It was authorised in 1845, but the GWR soon decided to make its own line to Birmingham, and in 1846 it acquired the O&RR; work had not started on its construction.
[4][6][7] The GJR saw that the Oxford and Rugby Railway was in Parliament in the 1845 session, and the GJR altered its own proposal to join the Oxford and Rugby line at Knightcote, north of Fenny Compton, saving several miles of construction.
[9][5] The construction contract for the Oxford and Rugby Railway was let in the autumn of 1845, but there was considerable delay in getting possession of the land, and the contractor failed, and had to be replaced.
The construction work was concentrated on the line as far as Fenny Compton, "at which point, it seems, the Directors had already decided to stop".
[10] Shortage of funds resulted in the progress of the work being very slow, and in 1849 "it had definitely been decided not to proceed farther than the point of junction with the Birmingham and Oxford [Junction] Railway, two miles beyond Fenny Compton, and to abandon the remaining 15+1⁄2 miles to Rugby, on which no work had been done".

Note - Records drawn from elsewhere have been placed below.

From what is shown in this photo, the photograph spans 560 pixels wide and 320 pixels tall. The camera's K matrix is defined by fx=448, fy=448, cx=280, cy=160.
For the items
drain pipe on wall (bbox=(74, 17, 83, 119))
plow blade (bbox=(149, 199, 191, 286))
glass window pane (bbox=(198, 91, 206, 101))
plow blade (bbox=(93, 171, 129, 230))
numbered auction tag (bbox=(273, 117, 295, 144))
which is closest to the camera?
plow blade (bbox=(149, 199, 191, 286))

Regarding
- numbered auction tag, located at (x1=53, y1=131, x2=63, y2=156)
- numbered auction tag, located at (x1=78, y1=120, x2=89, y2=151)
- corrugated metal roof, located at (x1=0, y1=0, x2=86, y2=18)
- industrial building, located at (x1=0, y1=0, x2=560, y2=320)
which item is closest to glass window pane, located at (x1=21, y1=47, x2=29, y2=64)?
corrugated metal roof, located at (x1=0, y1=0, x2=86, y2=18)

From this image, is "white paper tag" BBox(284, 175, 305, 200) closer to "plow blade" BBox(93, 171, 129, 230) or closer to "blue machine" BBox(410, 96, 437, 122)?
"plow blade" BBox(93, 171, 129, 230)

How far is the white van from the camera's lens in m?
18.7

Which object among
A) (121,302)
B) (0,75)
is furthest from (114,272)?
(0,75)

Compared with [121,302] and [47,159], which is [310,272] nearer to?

[11] In the face of the Grand Junction Railway leaving the consortium to build from Birmingham, the GWR and the other parties interested in the line decided to proceed anyway, and the scheme became known as the Birmingham and Oxford Junction Railway.
The London and Birmingham Railway (and its successor the LNWR) resorted to a series of spoiling tactics in Parliament intended to undermine the case for the line, but after a considerable struggle royal assent was given to the Birmingham and Oxford Junction Railway Act 1846 (9 & 10 Vict.